The Economics of TSMC’s Giga-Fabs
If you want to watch the video, it is below
In 2018, TSMC broke ground on Fab 18 near Tainan City in the south of Taiwan. Fab 18 is a monster. It sits on 103 acres and has a total floor space of 950,000 square meters (10.2 million square feet).
That is about 3 times the size of AT&T Stadium in Texas - home of the Dallas Cowboys. (Thanks for the correction that the stadium isn’t actually in Dallas).
In total, across all of its phases, Fab 18 will cost TSMC nearly $20 billion to build and operate. More than the cost of the USS Gerald R. Ford, the US Navy's most advanced aircraft carrier.
In this video, we are going to look at why TSMC's fabs are getting bigger and more expensive than ever before. And why that makes a lot of economic sense for the Taiwanese chip maker.
The Many Fabs
There are a lot of ways to classify a fab. Generally, the place to start would be to look at their sheer numerical output, denominated in the number of wafers.
TSMC’s bread and butter are logic fabs, which make microprocessors and the like. The company has three volume classifications:
Mini-fabs, with 10,000 to 30,000 wafer starts a month;
Currently, TSMC is building a $12 billion 5 nanometer fab in Arizona. Fab 21 as it is called sits on a 1,100 acre (445 hectare) plot. In Phase 1, the company is targeting 20,000 wafers by the first quarter of 2024. This would make it a mini-fab.
Mega-fabs, which do between 30,000 to 100,000 wafer starts a month;
And the Giga-fab, with capacity for over 100,000 wafer starts a month. This is a TSMC marketing term that they apparently trademark.
But the wafer start number by itself is kind of useless. You got to have some context. Different fabs have different levels of profitable production.
Modern day logic fabs for instance generally target 80,000 wafers a month.
Then, there are memory fabs, like the types owned by Samsung, Yangtze Memory and SK Hynix. These produce memory modules like DRAM and NAND.
A memory fab needs to do a whole lot more, typically exceeding 120,000 wafers. This and the fact that memory is a more generalized product is why the memory industry sees such brutal business cycles of overproduction.
You also have your more niche outputs. These fabs are going to be a lot smaller.

◆ SET OF TASKS ◆
**1.** In the article on TSMC's giga-fabs, how many wafer starts a month does a mega-fab handle?
**2.** Write the next portion of the article on TSMC's giga-fabs, starting right after its final sentence.

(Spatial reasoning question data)

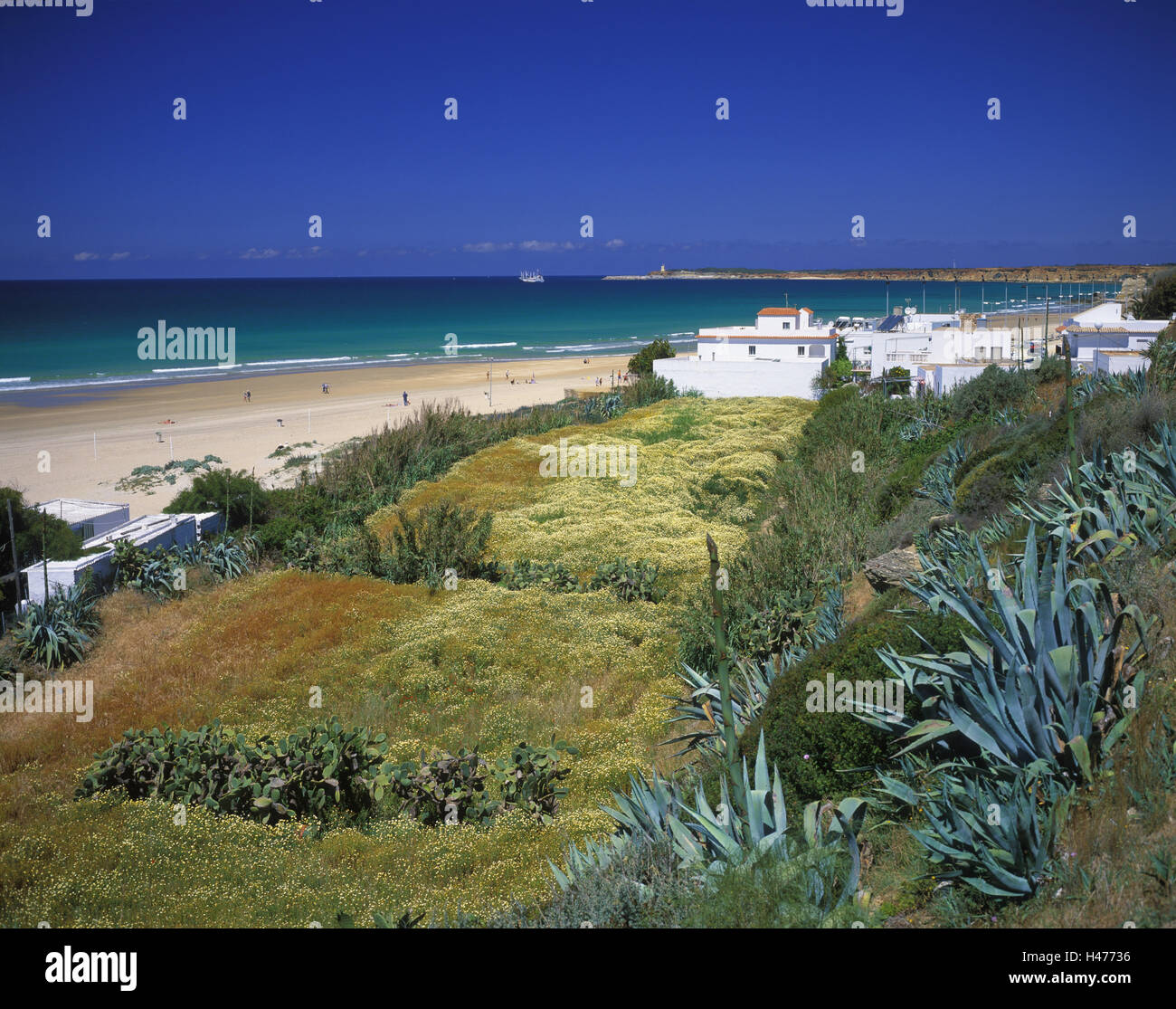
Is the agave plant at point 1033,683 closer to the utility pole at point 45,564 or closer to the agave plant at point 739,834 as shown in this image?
the agave plant at point 739,834

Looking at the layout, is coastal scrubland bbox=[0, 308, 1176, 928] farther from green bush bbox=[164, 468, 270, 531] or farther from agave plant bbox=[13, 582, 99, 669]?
agave plant bbox=[13, 582, 99, 669]

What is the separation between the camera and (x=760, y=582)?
38.6ft

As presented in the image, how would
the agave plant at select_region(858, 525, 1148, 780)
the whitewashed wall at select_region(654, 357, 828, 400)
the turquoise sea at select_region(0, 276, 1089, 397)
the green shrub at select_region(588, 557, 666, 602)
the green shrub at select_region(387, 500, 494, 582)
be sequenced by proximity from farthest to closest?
the turquoise sea at select_region(0, 276, 1089, 397) < the whitewashed wall at select_region(654, 357, 828, 400) < the green shrub at select_region(387, 500, 494, 582) < the green shrub at select_region(588, 557, 666, 602) < the agave plant at select_region(858, 525, 1148, 780)

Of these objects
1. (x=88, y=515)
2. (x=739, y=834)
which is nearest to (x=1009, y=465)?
(x=739, y=834)

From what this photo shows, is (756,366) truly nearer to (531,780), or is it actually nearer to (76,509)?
(76,509)

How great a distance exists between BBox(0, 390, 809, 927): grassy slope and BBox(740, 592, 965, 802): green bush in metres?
1.59

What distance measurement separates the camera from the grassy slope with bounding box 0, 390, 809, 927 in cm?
570

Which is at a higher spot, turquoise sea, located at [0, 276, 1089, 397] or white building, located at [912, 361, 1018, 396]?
turquoise sea, located at [0, 276, 1089, 397]

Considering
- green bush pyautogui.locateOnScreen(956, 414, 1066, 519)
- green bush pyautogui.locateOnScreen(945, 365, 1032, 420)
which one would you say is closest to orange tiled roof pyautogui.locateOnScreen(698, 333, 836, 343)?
green bush pyautogui.locateOnScreen(945, 365, 1032, 420)

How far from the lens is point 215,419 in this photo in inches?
1565

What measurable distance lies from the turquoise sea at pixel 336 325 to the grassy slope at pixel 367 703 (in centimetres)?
4473

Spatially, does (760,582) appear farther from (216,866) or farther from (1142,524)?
(216,866)
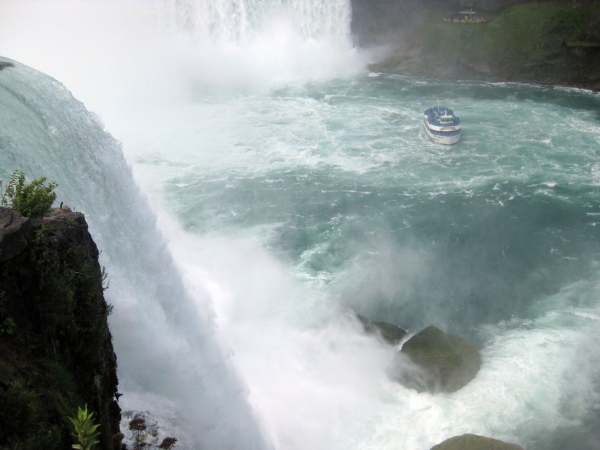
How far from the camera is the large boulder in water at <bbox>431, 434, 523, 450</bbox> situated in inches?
546

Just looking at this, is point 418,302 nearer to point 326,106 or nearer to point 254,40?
point 326,106

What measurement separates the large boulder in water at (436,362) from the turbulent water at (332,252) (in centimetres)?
43

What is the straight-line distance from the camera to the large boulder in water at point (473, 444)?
13875 mm

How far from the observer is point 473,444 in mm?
13961

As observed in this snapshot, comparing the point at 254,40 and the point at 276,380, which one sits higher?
the point at 276,380

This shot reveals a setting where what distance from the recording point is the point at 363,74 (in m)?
51.1

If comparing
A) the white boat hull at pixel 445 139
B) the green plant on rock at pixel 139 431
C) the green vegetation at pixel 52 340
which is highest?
the green vegetation at pixel 52 340

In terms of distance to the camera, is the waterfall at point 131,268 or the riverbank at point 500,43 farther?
the riverbank at point 500,43

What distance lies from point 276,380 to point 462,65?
4035 centimetres

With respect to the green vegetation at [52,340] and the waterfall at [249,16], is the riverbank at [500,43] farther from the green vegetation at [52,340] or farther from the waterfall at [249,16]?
the green vegetation at [52,340]

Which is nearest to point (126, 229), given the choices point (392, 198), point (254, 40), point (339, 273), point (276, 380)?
point (276, 380)

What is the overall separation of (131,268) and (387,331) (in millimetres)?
9859

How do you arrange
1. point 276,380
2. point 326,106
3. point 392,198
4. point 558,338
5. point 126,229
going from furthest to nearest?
point 326,106 < point 392,198 < point 558,338 < point 276,380 < point 126,229

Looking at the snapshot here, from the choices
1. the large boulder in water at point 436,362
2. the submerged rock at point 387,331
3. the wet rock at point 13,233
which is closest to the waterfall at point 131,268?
the wet rock at point 13,233
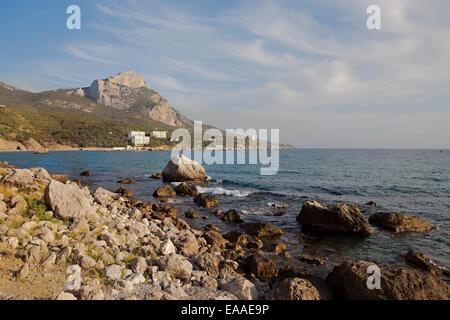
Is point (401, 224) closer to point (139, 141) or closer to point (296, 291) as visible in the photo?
point (296, 291)

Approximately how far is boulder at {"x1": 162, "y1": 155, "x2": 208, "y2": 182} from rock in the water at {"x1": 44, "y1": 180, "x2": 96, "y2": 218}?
3306 cm

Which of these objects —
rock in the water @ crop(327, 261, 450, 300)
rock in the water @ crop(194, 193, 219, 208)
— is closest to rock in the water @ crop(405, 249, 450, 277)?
rock in the water @ crop(327, 261, 450, 300)

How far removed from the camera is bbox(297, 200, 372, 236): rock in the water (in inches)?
789

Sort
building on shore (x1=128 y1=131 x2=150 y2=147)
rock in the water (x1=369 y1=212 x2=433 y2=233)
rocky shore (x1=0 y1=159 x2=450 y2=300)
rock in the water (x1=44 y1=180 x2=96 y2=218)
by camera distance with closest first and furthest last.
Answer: rocky shore (x1=0 y1=159 x2=450 y2=300) → rock in the water (x1=44 y1=180 x2=96 y2=218) → rock in the water (x1=369 y1=212 x2=433 y2=233) → building on shore (x1=128 y1=131 x2=150 y2=147)

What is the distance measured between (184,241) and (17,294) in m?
6.74

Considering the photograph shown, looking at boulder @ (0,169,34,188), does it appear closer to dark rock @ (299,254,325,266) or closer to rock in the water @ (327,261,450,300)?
dark rock @ (299,254,325,266)

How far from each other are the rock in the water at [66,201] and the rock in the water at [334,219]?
14048 millimetres

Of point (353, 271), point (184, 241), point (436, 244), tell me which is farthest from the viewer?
point (436, 244)

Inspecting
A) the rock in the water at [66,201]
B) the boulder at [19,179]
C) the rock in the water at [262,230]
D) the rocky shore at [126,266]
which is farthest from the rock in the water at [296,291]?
the boulder at [19,179]

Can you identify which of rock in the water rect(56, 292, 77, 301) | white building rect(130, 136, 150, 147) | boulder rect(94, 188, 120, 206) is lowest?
rock in the water rect(56, 292, 77, 301)

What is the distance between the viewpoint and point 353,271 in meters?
9.95

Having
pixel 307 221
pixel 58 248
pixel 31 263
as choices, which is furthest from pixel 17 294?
pixel 307 221

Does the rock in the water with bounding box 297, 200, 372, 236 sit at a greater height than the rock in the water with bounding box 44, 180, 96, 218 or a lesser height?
lesser
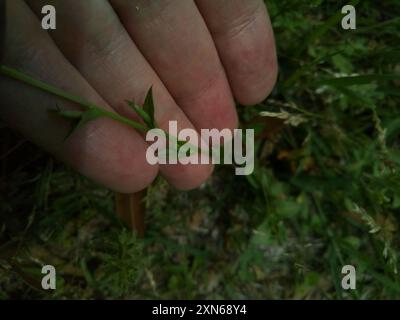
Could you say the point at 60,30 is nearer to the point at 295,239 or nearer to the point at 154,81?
the point at 154,81

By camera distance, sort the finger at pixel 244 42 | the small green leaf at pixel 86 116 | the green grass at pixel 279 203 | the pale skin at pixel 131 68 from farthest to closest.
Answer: the green grass at pixel 279 203 → the finger at pixel 244 42 → the pale skin at pixel 131 68 → the small green leaf at pixel 86 116

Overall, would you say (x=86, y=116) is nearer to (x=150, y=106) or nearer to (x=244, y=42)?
(x=150, y=106)

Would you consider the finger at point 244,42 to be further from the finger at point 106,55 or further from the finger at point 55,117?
the finger at point 55,117

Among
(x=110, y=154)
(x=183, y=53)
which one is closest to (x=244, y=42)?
(x=183, y=53)

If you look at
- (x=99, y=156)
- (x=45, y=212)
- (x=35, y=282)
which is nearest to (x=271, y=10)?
(x=99, y=156)

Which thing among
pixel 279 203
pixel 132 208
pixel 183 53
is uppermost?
pixel 183 53

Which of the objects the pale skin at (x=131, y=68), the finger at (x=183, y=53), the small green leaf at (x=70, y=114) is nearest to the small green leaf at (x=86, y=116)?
the small green leaf at (x=70, y=114)

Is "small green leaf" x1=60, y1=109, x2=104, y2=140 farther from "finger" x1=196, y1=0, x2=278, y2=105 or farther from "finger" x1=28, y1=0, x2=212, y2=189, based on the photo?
"finger" x1=196, y1=0, x2=278, y2=105
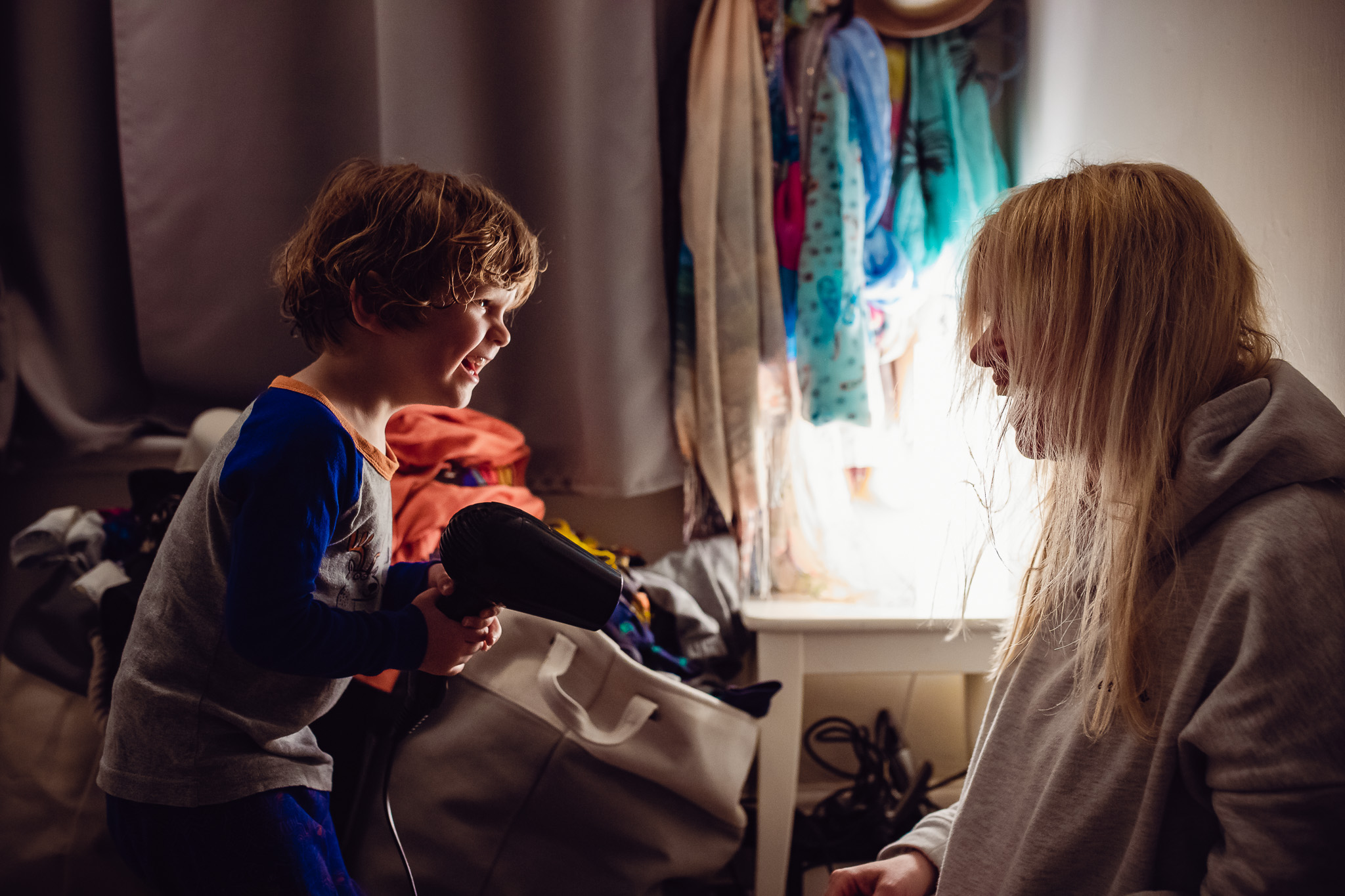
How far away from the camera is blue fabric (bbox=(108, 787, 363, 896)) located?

◆ SOLVED PROBLEMS ◆
**1.** Between 30,000 and 100,000 wafer starts a month.

**2.**
Analog chips, which convert signals between the physical world - light, heat, pressure, such and such - and the digital world;
CMOS image sensor chips. They go into your digital cameras;
MEMS, which are tiny little electro-mechanical systems. These are pretty cool and I will probably do a video about them in the future; TFT LCD panel fabs, and so on.
Scaling Philosophy
Giga-fabs are conceptually the same as the mega and mini fabs. They run the same instruments and processes, but scaled up and in higher quantity.
Usually, a development fab pioneers the first recipe for a particular node process. The company then needs to scale it to its other fabs so that they can use it too. Every company has their own way of doing this.
Intel's scaling paradigm is famously called "Copy EXACTLY!". It attempts to do that technology transfer without compromising quality or yield by implementing the existing recipe without any modifications whatsoever.
Early on, TSMC used this policy for their own fab scaling. Their version was "Copy Exact". But over time, they seemed to have tweaked it a little, allowing for more flexibility. Process engineers monitor what is going on with all their lines in all their fabs.
If a process engineer tweaks something and it works out to be a little better than the baseline, then all the other process lines can be re-aligned to follow suit. They call this new philosophy “fab matching”.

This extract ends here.